PROBLEM TO SOLVE: Quote every line below exactly and skip any picture.

Items from a data source:
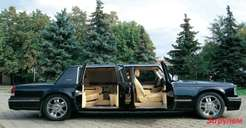 Гордость создателей— распашные задние двери схитрыми замками, обеспечивающими надлежащую жесткость огромного лимузина.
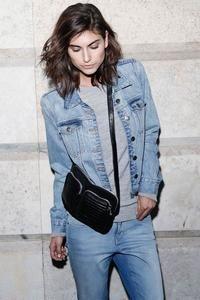 Cowboyjakke fra Selected Femme - Jakke - Sharin denim jacket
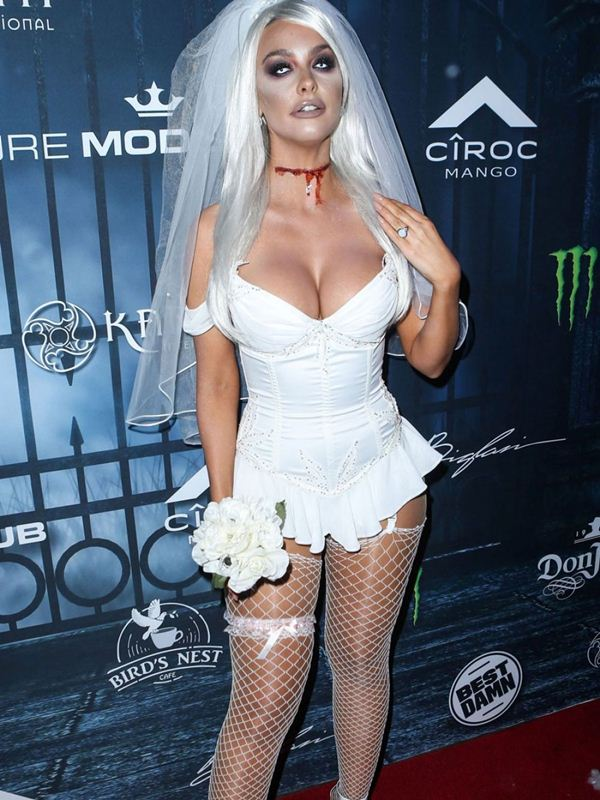 emily-sears-at-maxim-halloween-party-in-los-angeles-kanoni-6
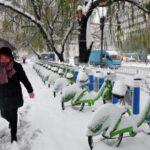 China mantiene alerta por tormenta de nieve que ha causado 13 muertos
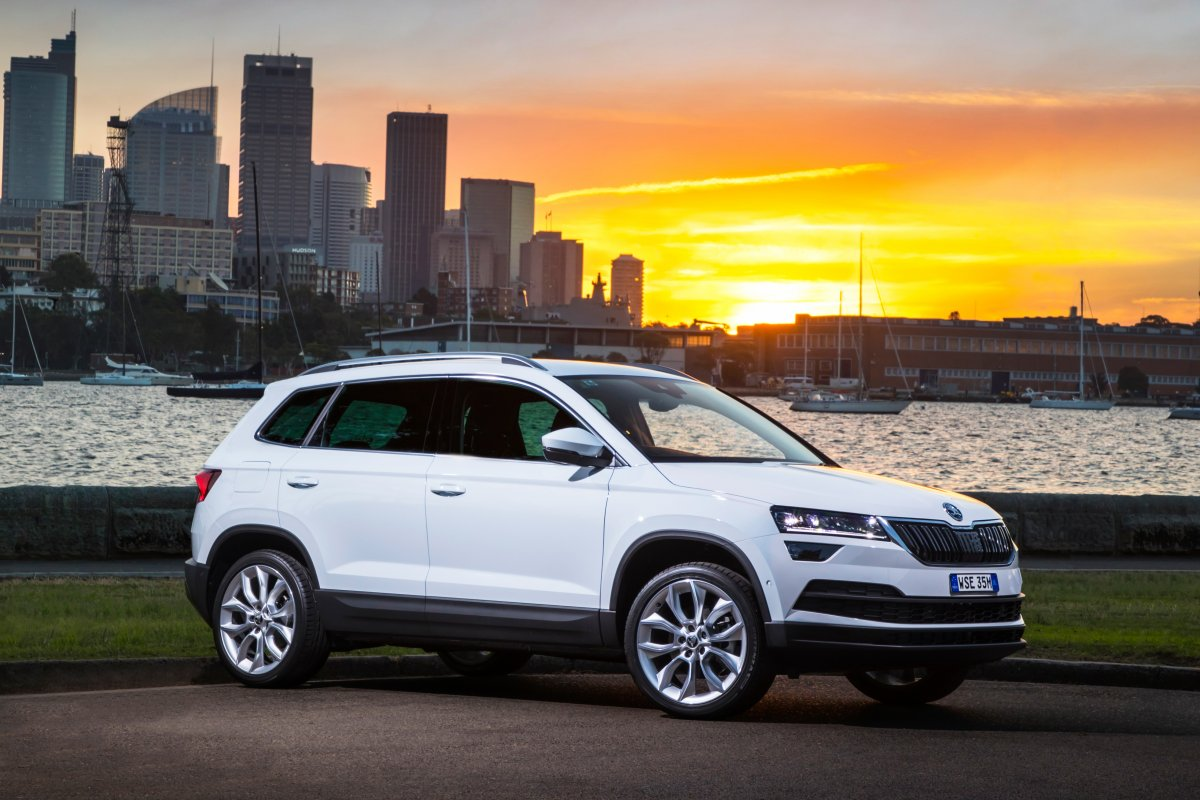 sub 30k skoda karoq debuts segment 39 s first removable rear seats. Black Bedroom Furniture Sets. Home Design Ideas
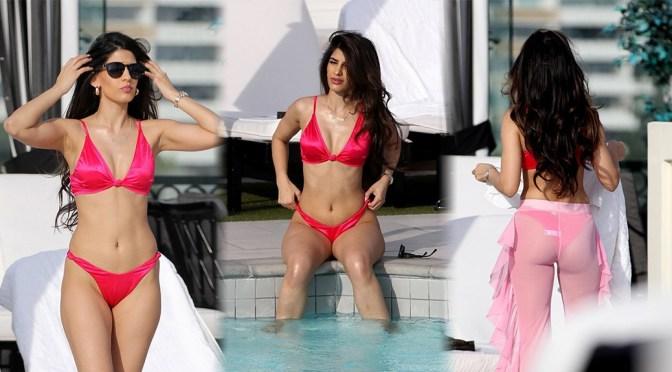 Jasmin Walia – Sexy pink bikini Candids at a Pool in Los Angeles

RESPONSE TO THIS TASK:
 Гордость создателей— распашные задние двери схитрыми замками, обеспечивающими надлежащую жесткость огромного лимузина.
 Cowboyjakke fra Selected Femme - Jakke - Sharin denim jacket
 emily-sears-at-maxim-halloween-party-in-los-angeles-kanoni-6
 China mantiene alerta por tormenta de nieve que ha causado 13 muertos
 sub 30k skoda karoq debuts segment 39 s first removable rear seats. Black Bedroom Furniture Sets. Home Design Ideas
 Jasmin Walia – Sexy pink bikini Candids at a Pool in Los Angeles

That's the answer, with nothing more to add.